The purposes of this track are:

  1. To describe the evolution of EU decision-making characterized by different types of EU-level bodies and the constant need for further capacity-building;
  2. To evaluate the risk assessment and risk management of specific policy areas while identifying some cross-sectoral lessons to be learned;
  3. To explore the changing nature of EU’s risk assessment and risk management inevitably being interrelated, as the theoretically objective risk assessment nowadays also involves more politicized risk management considerations;
  4. To assess how epistemic worries of expertization could be addressed with specific mechanisms (fora-based enhanced accountability of expertization; cognitive diversity and the disciplinary pluralism built into the scientific decision-making).

Following the Panel ’Risk Regulation, the EU Agencies and Institutional Innovation’ of the UACES 2019 Annual Conference organized by EU scholars, we attempt to address the newcomings of the EU’s scientific decision-making. Regarding the approach of the Track proposed, this involves not just the EU’s recent institutional innovations but a broader scope of policy issues of expertization with a focus on risk assessment vs. management dichotomy, the sector-specific and cross-sectoral (more horizontal) evolution of this area, not to mention the ever-growing need for specific mechanisms mentioned above. As the description of the Track has been formulated relatively widely, we welcome paper and presentation proposals from political, legal, and sociology scholars, experts in scientific decision-making, and engineers. 

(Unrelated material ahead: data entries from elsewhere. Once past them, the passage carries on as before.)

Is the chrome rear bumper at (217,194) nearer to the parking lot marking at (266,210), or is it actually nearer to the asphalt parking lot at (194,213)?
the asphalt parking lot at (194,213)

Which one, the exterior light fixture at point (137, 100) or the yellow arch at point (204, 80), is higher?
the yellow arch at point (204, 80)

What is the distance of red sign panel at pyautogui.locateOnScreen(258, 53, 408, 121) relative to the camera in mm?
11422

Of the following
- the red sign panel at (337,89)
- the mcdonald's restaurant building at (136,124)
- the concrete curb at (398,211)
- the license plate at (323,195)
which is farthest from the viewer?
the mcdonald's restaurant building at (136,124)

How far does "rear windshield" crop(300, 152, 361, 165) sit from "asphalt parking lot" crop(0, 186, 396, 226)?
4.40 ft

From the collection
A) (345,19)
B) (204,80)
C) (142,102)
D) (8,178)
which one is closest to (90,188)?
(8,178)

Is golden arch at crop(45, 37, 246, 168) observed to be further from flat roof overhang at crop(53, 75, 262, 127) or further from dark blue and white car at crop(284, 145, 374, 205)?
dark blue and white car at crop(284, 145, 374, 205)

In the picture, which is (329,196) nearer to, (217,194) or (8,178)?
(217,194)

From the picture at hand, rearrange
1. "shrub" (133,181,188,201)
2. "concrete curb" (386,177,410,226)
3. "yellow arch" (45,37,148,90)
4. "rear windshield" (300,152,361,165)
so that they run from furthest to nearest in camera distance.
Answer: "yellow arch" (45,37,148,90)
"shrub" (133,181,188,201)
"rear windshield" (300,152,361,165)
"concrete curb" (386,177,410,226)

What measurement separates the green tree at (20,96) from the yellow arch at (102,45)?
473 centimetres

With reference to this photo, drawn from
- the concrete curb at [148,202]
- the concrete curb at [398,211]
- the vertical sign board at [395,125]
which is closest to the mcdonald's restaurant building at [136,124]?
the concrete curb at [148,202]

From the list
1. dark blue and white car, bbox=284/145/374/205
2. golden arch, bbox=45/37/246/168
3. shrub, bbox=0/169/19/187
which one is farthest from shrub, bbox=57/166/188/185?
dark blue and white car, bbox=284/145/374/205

Taking Stock and Rethinking the Role of War in European Integration

At a time of multiple wars in and around Europe, we propose a timely theme to comprehend the intricate and underexplored relationship between war and cooperation in Europe. More particularly, we are interested in focusing on the role of war in political integration in Europe. European integration is often celebrated as a peace project, though historically it owes much of its genesis to the profound influence of war. Although existing scholarship tends to focus on the economic and political aspects of European integration, in our proposed track we encourage contributions that approach conflict and security imperatives as catalysts for European integration.

In this understanding, we hope to see interdisciplinary presentations on the legacy and changing role of war, conflict and security in historical and contemporary events about European integration. These contributions can cover not only military and defence matters, but also areas such as economy, energy and environment.